Bookmarks #5
An alarmingly concise and very hinged summary of what it was like to build this site from scratch
Moving to a static site that I hand code myself instilled some inherent limitations that I needed to figure out how to work around. It helped me build a foundation for the future. I can keep building upon this as I learn and get inspired to try new things. In the meantime, I have a much simpler website that feels a little bit rougher, a writing and publishing process that is a bit more manual, a level of ownership I haven't felt in a long, long time.
Keenan has written a veritable tome on their journey from Squarespace to a self-hosted static site. It’s a tale of frustration and joy that will be familiar to any developer and, frankly, to any creative person.
To make a personal website is a creative act, not unlike writing a book or an album. It’s making deliberate choices within a set of constraints (technical or otherwise) in what to present to the world and how. It’s a beautiful mess. Unlike with other creative pursuits, you’re not only publishing the thing you made (the website as rendered by your browser of choice) but, also, its blueprint and a glimpse into the process (the source code and, sometimes, the version history). That makes it an uniquely open and vulnerable form of self-expression.
This post also reminded me of Joan Westenberg’s awesome article on the creator economy trap, which has been ringing in my head ever since I read it. It’s heartening to see folks like Keenan seizing the tools of the Web and making their own sites, doubly so when they discover that the barrier of entry isn’t as high as it might appear. It’s easy to look at something like john.design and think you’ll never in a million years make something as good as that. But guess what? You don’t need to. Make something simple. Tinker with it when you feel like it. You’ll be surprised at what it could look like in a few years.
There is still the need for a better Goodreads alternative
There is room for a platform that not only allows people to track their reading progress and books, but also connect with fellow readers. At the same time, I would like to take one step further and state that the very same platform could allow readers to connect with authors, and allow authors through unique social features to interact with their readers. And to go another step further, why not use the same platform to highlight independent book stores in the regions of the users whenever they discover a new book, and therefore encourage users to shop new books locally rather than supporting Amazon, which clearly does not care about those independent book shops and indie authors at all.

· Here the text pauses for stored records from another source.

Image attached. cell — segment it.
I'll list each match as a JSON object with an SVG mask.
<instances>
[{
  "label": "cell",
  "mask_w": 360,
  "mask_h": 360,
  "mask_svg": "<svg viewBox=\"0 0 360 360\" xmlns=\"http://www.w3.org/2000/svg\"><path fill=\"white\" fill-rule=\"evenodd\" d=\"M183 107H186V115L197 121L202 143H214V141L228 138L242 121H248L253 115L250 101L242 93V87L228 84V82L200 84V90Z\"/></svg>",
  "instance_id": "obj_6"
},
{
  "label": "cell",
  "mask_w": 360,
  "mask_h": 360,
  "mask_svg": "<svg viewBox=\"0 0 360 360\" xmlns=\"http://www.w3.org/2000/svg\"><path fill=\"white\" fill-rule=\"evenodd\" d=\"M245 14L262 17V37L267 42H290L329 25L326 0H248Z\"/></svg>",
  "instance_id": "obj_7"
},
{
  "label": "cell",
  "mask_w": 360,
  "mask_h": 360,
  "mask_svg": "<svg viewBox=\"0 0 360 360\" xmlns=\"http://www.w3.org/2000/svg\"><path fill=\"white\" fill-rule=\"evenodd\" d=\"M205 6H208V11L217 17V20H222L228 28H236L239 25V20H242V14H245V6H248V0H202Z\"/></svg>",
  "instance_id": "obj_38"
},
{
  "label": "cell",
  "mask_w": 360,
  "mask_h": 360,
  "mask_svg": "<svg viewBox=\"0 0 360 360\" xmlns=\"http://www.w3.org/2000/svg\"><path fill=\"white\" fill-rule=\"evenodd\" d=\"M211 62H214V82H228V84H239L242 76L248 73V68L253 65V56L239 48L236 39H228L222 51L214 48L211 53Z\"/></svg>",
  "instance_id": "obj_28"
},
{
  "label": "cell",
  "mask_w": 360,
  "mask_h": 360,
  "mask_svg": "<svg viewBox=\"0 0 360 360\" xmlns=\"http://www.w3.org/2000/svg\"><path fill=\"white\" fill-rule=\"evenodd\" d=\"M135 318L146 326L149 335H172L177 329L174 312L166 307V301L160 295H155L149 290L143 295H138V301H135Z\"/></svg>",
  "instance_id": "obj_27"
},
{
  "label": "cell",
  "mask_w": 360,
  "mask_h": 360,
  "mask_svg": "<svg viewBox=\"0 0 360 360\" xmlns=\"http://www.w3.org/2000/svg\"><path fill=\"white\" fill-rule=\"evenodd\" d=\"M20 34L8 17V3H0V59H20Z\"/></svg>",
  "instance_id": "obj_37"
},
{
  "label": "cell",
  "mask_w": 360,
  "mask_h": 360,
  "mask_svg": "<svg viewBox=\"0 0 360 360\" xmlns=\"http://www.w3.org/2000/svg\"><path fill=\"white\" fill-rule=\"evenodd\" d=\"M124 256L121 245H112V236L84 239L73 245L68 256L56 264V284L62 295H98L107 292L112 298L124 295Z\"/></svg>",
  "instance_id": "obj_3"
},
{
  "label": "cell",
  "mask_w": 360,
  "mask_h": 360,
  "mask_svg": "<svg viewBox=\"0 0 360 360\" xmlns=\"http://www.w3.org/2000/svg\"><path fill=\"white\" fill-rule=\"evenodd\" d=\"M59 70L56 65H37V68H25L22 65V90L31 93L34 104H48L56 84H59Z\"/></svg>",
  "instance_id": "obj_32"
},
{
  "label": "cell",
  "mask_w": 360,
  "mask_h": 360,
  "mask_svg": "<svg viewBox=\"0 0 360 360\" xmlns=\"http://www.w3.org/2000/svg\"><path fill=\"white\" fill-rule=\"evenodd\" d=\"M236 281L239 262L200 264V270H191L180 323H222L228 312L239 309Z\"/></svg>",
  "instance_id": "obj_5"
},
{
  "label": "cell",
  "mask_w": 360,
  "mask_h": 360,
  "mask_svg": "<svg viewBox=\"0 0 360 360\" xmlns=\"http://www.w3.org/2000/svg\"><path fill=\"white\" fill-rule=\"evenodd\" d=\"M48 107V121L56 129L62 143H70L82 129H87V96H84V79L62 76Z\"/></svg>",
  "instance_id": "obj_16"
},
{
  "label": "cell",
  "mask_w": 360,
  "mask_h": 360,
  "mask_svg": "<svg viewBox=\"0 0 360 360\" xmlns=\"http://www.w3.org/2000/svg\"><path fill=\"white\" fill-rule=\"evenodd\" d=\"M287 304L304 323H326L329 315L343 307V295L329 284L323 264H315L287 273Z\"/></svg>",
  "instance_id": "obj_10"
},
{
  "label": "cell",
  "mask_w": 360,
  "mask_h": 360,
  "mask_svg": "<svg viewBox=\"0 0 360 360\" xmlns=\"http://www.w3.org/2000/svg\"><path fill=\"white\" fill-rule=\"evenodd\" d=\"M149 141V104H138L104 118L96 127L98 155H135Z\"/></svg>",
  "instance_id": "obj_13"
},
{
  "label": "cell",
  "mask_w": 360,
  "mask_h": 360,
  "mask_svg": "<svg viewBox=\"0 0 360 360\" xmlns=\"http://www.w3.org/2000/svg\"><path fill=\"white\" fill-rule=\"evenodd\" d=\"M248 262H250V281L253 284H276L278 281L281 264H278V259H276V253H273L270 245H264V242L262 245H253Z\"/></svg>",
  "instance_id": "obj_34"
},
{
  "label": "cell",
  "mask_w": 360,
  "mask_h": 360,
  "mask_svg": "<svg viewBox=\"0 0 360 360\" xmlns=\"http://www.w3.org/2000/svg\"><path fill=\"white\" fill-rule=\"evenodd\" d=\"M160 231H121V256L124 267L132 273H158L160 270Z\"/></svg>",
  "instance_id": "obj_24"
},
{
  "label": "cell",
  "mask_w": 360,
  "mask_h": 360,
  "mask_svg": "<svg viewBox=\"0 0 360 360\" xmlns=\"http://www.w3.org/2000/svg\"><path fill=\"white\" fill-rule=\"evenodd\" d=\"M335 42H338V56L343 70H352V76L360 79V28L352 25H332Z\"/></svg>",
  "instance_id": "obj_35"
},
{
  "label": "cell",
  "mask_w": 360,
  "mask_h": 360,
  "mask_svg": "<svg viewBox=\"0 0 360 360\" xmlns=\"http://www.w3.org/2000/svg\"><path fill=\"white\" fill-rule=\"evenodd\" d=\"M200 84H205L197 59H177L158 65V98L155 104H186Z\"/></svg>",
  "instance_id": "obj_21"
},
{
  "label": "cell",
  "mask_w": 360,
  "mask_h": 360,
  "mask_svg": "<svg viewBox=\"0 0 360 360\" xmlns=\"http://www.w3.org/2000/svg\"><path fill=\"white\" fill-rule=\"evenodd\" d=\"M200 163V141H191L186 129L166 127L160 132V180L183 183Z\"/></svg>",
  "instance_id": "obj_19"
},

I’m so happy to have come across this post by Philipp. We chatted on Mastodon recently after I related my woes with Literal.club, a Goodreads alternative that appears to be in a kind of existential limbo. It’s clear by now going up against Goodreads is a monumental task: they are too firmly established, rooted in the Amazon infrastructure through which people buy and read books. There are a few spots where they’re weak, but all the competitors seem to stumble and fall along the way. For now, I’m giving Sequel a chance, enjoying it for its simplicity.
A question of power
“AI uses too much energy” cannot be the central thrust of the discussion. It’s a shallow take that distracts from the real, underlying crisis. The problem isn’t that AI is using “too much” power from our current grid; it’s that our current grid still overwhelmingly runs on fossil fuels in the first place. Until that changes, we’re just rearranging deckchairs on the Titanic.
Another one by Joan that took hold of my brain and shook out all my half-baked notions about what I thought I, erm, thought, about AI. A couple of articles on AI’s energy consumption made the rounds this week and they got me all fired up, mad as hell at the companies trading the future of the planet for their quarterly profit margins. I wanted to write something about it, but my feelings on AI remain hugely conflicted.
As much as I loathe the way LLMs are trained on public data and that their derivative and often hallucinatory bullshit output is then sold to the same people that were ripped off in the first place... I find myself using AI. “Turning the tables on AI” is lucid and overflowing with calculated hope for ways in which AI can be used not to replace human output but to help shape it. GitHub Copilot really makes my life easier, but I also wonder if, at this point, I would be at a disadvantage if I stopped using it.
To turn the focus away from AI and into the larger systemic issue takes the kind of mental fortitude that I’ve come to expect of Joan. It hasn’t helped crystallize my thoughts on AI, but it has made me see it for a tree instead of the proverbial forest.